The strength of this anthology is the variety. It opens with a tale of science gone wrong, then a story about the making of a movie on Earth, followed by a sort of parable about Gaia herself. In the sixteen stories, sometimes humanity survives, sometimes it doesn’t. Maybe cockroaches are the future. Maybe we just have to survive in the wreckage of a grand failure. Two of the stories seem to start the same and then head in very different directions. My story deals with an ecological disaster, but other disasters are possible. Gods might die, or humans might die — and they might deserve to die.

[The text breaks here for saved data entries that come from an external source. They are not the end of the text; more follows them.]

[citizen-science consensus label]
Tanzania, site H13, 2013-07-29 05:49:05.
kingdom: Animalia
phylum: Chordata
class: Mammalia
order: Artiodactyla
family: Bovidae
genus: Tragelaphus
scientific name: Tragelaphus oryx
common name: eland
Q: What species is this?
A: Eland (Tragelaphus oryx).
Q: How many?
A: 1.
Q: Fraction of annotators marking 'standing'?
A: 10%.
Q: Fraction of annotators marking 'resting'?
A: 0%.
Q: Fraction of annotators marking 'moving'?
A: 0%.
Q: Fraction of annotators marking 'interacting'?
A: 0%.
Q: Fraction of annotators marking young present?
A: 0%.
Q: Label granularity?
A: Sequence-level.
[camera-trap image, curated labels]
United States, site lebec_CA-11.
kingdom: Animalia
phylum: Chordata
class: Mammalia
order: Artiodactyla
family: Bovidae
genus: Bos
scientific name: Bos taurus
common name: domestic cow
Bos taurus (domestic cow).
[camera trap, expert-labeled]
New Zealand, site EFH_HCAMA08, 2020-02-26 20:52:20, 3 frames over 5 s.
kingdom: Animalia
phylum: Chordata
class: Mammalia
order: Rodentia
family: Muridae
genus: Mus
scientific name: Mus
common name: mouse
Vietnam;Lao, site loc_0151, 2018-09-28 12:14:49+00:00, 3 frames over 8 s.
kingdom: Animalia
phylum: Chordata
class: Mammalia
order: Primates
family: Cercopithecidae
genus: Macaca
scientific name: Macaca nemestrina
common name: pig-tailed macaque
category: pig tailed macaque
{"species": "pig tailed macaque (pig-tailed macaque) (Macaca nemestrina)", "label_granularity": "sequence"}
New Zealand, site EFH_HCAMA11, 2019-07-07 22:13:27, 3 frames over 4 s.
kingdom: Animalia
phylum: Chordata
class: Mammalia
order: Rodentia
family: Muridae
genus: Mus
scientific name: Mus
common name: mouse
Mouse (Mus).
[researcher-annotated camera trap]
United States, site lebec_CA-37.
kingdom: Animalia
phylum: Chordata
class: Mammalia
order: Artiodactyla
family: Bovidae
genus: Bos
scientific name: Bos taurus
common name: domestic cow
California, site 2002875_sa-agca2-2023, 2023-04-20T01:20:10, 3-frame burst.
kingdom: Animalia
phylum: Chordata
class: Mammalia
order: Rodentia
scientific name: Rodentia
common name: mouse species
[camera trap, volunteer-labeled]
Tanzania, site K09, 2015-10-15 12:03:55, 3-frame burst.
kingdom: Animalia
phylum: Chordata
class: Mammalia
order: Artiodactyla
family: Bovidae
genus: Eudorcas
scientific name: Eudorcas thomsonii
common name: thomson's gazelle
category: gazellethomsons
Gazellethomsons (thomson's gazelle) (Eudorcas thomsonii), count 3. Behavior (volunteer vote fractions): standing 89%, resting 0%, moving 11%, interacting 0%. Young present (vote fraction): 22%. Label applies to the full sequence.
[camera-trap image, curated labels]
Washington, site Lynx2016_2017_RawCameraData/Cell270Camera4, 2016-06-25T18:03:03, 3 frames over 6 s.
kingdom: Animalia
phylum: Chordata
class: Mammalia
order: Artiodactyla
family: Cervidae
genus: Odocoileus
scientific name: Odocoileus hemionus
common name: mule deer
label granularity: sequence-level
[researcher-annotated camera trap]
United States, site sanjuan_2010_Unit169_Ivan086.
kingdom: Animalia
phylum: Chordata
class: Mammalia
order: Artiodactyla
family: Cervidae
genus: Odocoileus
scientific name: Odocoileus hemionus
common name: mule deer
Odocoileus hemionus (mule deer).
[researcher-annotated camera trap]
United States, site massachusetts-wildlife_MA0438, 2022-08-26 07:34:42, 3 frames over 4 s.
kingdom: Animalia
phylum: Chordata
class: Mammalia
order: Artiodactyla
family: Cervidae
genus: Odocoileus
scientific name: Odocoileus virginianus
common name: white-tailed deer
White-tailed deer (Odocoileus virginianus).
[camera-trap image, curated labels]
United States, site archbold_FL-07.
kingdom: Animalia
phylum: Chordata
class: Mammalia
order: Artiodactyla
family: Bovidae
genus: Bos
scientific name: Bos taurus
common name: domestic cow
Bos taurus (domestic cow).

My favorite story is the last one, “Convertir” by Andrew Leon Hudson. It starts with a lot of tension: a girl is being raised in a cult whose beliefs she doesn’t share — then it takes a wild, weird turn. Andrew tells me he’s expanding it into a YA novel, and I want to read it.
This kind of anthology, in the end, invites the reader to dive deeply into the theme. How might the Earth end, and will humanity go down with it? Will it involve radiation, robots, or dragons? If speculative fiction predicts the future (or helps us try to avoid bad futures), can we get any hints about what to do, here and now, to keep Earth alive?